Each file ranges from 50 to 500 Mb compressed. How can I send it to you, let's say, 5 of them?


sauloal avatar sauloal commented on June 9, 2024

The plot thickens.
Exporting to BCF and TSV works. Just VCF crashes.

Shelnutt2 avatar Shelnutt2 commented on June 9, 2024

@sauloal thank you for the continued information. TileDB-VCF relies on htslib for both the BCF and VCF export. We build the in-memory record structure then pass things to htslib for putting it into the proper format in the file. TSV export is handled entirely inside TileDB-VCF. It seems that once we get a sample of your VCF files, we'll be able to track down the exact cause and push a fix into htslib to prevent the segfault and potentially also make some adjustment in on our side to help this export succeed.

Each file ranges from 50 to 500 Mb compressed. How can I send it to you, let's say, 5 of them?

If you can upload them to google drive/drop box that would work. You can email us at [email protected] with private links. If that isn't an option we can also give you temporary access an FTPS site where you could upload them. Lastly we can also provide a shared S3 bucket where you can upload, if you are an AWS user. Please let us know which you prefer.

I've consolidated the database and vaccum it (6 hours to do so).

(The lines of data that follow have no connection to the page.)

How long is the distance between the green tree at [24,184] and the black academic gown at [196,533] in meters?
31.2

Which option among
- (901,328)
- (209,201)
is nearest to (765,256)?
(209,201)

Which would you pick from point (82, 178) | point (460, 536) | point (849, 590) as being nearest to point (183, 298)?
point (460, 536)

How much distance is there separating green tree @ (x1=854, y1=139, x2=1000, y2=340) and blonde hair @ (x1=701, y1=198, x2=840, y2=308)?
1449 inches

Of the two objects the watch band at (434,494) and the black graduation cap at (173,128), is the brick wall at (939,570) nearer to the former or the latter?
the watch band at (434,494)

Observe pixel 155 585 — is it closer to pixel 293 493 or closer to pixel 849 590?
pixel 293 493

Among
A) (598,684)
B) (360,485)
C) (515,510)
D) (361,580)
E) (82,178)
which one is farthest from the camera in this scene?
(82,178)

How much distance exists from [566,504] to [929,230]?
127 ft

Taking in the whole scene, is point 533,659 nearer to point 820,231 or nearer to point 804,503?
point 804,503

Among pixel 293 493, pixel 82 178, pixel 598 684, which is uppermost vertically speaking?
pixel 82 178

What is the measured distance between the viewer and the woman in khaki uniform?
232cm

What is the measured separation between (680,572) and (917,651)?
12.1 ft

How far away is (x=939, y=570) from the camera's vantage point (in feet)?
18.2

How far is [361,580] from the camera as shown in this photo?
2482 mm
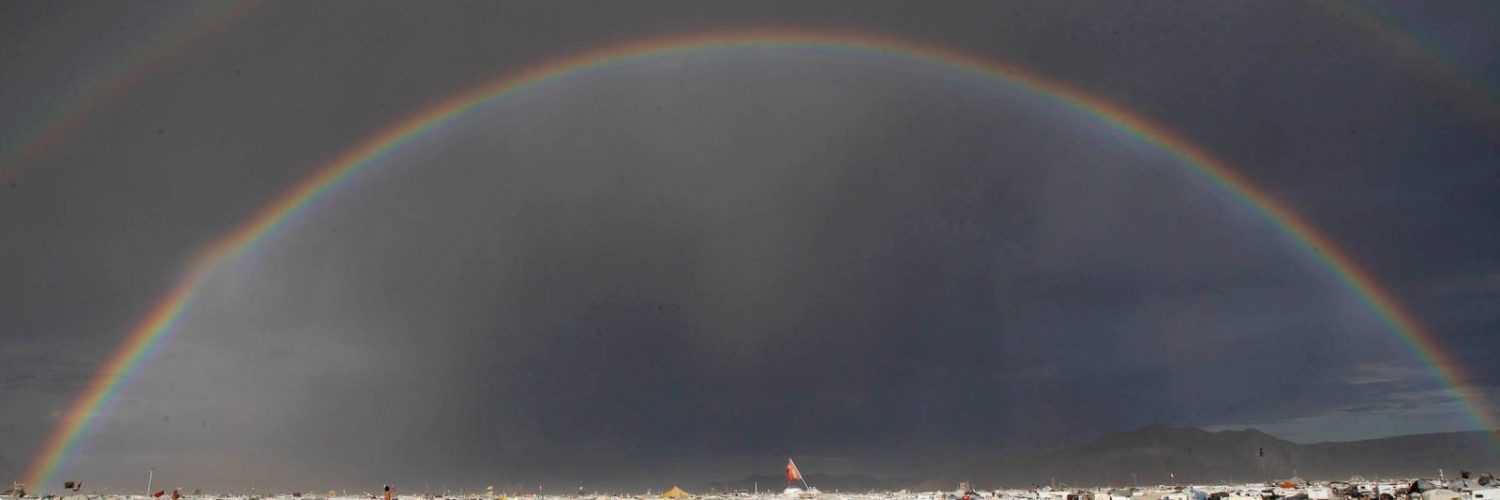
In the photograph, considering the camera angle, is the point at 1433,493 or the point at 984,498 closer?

One note here, you don't need to consolidate the fragments. Consolidating the fragment metadata is an important step to reduce the overhead when opening the array. Consolidating the fragments themselves is not needed, and this time consuming step can be avoided for your testing. Even in general with TileDB-VCF arrays, you should not need to consolidate the fragments in most use cases. TileDB efficiently prunes the fragments that do not intersect a query, so having a large number does not harm the read performance in most cases.

sauloal avatar sauloal commented on June 9, 2024

@aaronwolen @Shelnutt2
Thanks for your message. I've sent and email with the data.

Regarding the consolidation, I'm investigating using tiledb to a large deployment so I want to test its speed and reliability, motly curiosity and expectation to need to run it after inserting large amounts of data.

I've also noticed that consolidating the fragment metadata reduced the insertion time massively so i've made my scrip always do that after each insertion. after that insertion time remainined constant.

Shelnutt2 avatar Shelnutt2 commented on June 9, 2024

@sauloal We've identified the issue and adjusted TileDB-VCF to avoid the problem in htslib. @aaronwolen and I have validated the fix against your sample data. We are wrapping up a few other open pull requests now and will look to cut a release with the fix tomorrow morning. We'll let you know as soon as the conda package is available.

Fix: #263

sauloal avatar sauloal commented on June 9, 2024

@aaronwolen @Shelnutt2

I can confirm it is working and exporting successfully.

Thanks for the great work!